Mísseis FIM-92K Stinger Block I
A autorização referente aos mísseis Stinger foi divulgada em junho de 2026. O governo brasileiro fez um pedido para adquirir 100 unidades dos mísseis FIM-92K Stinger Block I, além de gripstocks, assistência de engenharia, serviços de integração e apoio técnico e logístico, entre outros elementos associados ao programa.
No comunicado, o Departamento de Estado dos EUA afirmou que a venda dos mísseis Stinger ajudaria o Brasil a assumir uma maior responsabilidade por sua segurança territorial e por operações relacionadas ao fenômeno do “narcoterrorismo”. O texto também ressalta que a aquisição melhoraria a capacidade de defesa aérea do país e apoiaria os esforços de modernização das Forças Armadas brasileiras.
Os mísseis Stinger são projetados como sistemas antiaéreos portáteis de curto alcance, utilizados para defesa contra ameaças aéreas em baixa altitude, incluindo helicópteros, aviões e certos tipos de drones. O sistema é fabricado pela RTX, anteriormente conhecida como Raytheon. No contexto do pacote brasileiro, a Lockheed Martin é mencionada como uma das principais contratadas.
Relações Diplomáticas e Cooperativas
A movimentação de vendas militares ocorre em um cenário de tensões diplomáticas entre Brasília e Washington, porém demonstra que as comunicações no setor militar entre os países continuam a ser ativas sob o governo de Lula.

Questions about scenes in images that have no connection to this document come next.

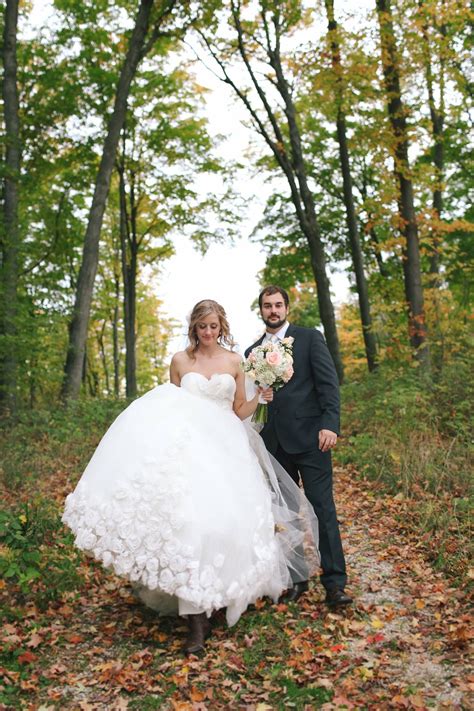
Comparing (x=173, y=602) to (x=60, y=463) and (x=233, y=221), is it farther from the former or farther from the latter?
(x=233, y=221)

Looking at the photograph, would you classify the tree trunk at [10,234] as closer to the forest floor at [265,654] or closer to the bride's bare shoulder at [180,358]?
the bride's bare shoulder at [180,358]

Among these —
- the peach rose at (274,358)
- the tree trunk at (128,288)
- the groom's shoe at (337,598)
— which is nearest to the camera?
the peach rose at (274,358)

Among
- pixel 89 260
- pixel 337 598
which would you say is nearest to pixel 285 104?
pixel 89 260

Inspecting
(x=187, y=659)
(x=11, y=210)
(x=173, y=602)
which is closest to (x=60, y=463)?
(x=173, y=602)

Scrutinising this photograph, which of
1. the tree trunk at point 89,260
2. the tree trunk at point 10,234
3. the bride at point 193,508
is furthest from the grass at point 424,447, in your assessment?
the tree trunk at point 10,234

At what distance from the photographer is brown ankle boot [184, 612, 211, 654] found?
4867 millimetres

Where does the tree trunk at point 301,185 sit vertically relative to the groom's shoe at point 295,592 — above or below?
above

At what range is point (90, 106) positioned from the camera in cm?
1848

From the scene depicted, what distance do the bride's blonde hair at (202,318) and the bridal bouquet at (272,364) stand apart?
55cm

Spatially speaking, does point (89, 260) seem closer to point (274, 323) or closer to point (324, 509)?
point (274, 323)

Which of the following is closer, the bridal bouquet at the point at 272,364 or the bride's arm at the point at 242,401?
the bridal bouquet at the point at 272,364

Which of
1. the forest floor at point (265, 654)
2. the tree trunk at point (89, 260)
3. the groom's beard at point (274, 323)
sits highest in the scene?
the tree trunk at point (89, 260)

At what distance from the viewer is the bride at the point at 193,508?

Integrantes das Forças Armadas expressaram preocupações de que a instabilidade política entre o Brasil e os Estados Unidos pudesse impactar programas de cooperação e aquisições militares. As autorizações mais recentes, no entanto, indicam que os canais institucionais de defesa se mantiveram funcionais.

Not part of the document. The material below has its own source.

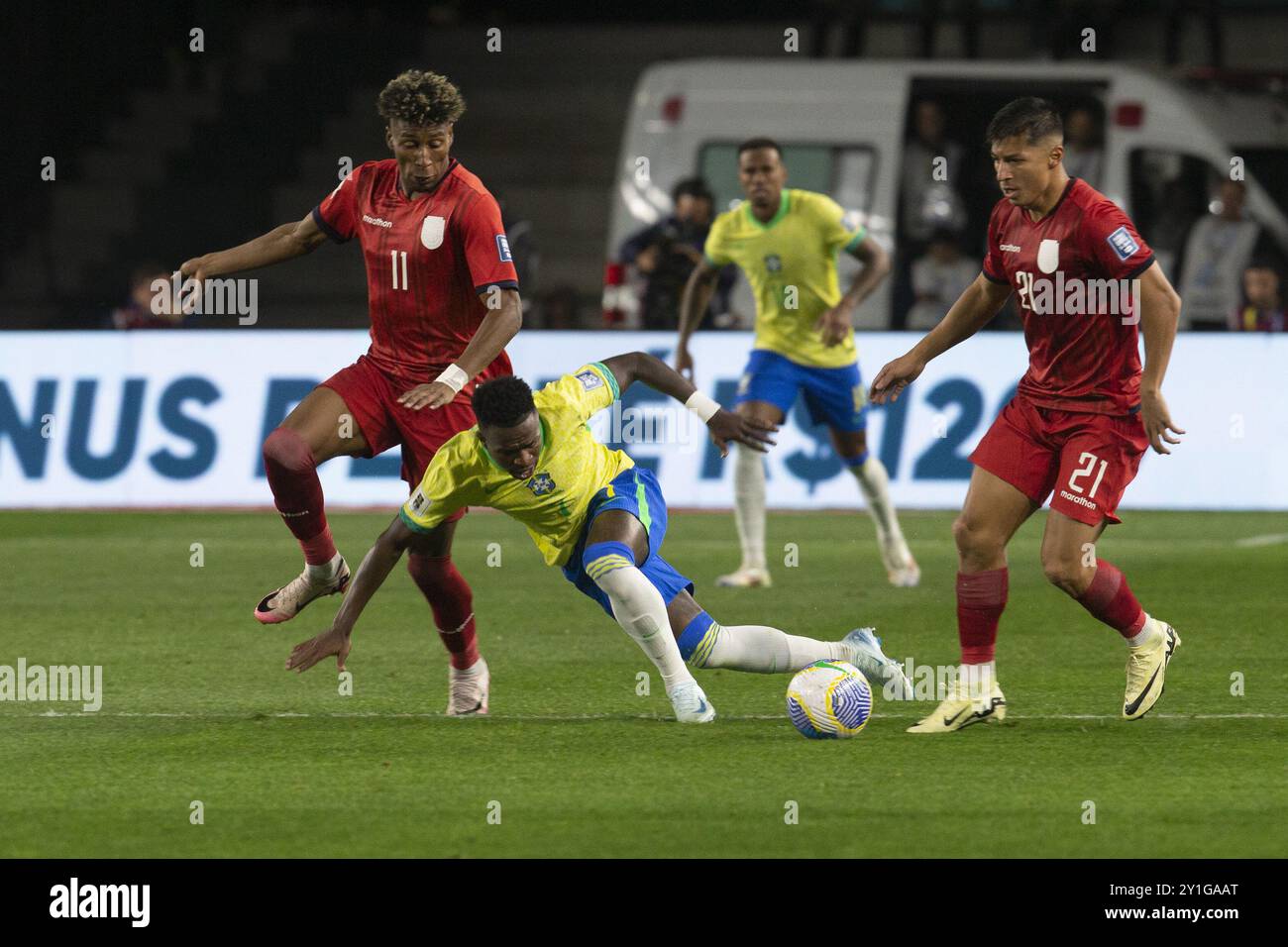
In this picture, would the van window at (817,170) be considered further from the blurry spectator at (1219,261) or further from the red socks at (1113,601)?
the red socks at (1113,601)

O programa FMS é considerado um dos principais instrumentos de cooperação militar dos Estados Unidos com seus países parceiros.
Funcionamento do Programa FMS
O FMS permite que governos estrangeiros adquiram equipamentos, serviços, treinamento e suporte diretamente do governo americano. Este processo é supervisionado pelo Departamento de Estado e pela Agência de Cooperação em Segurança e Defesa (DSCA).
Esse mecanismo atua na redução de riscos contratuais, facilita o acesso a sistemas sensíveis e habitualmente inclui suporte técnico, integração, logística e treinamento, além dos próprios equipamentos.
Durante a gestão do ex-presidente Jair Bolsonaro (PL), os EUA também conduziram vendas militares ao Brasil por meio doFMS, embora em pacotes de valores inferiores.
Vendas Anteriores
Em dezembro de 2020, o Departamento de Estado dos EUA autorizou uma possível venda de torpedos leves MK 54 e equipamentos relacionados, totalizando em estimativas US$ 70 milhões. Em agosto de 2022, foi aprovada a venda de até 222 mísseis Javelin e 33 unidades de lançamento, avaliada em até US$ 74 milhões.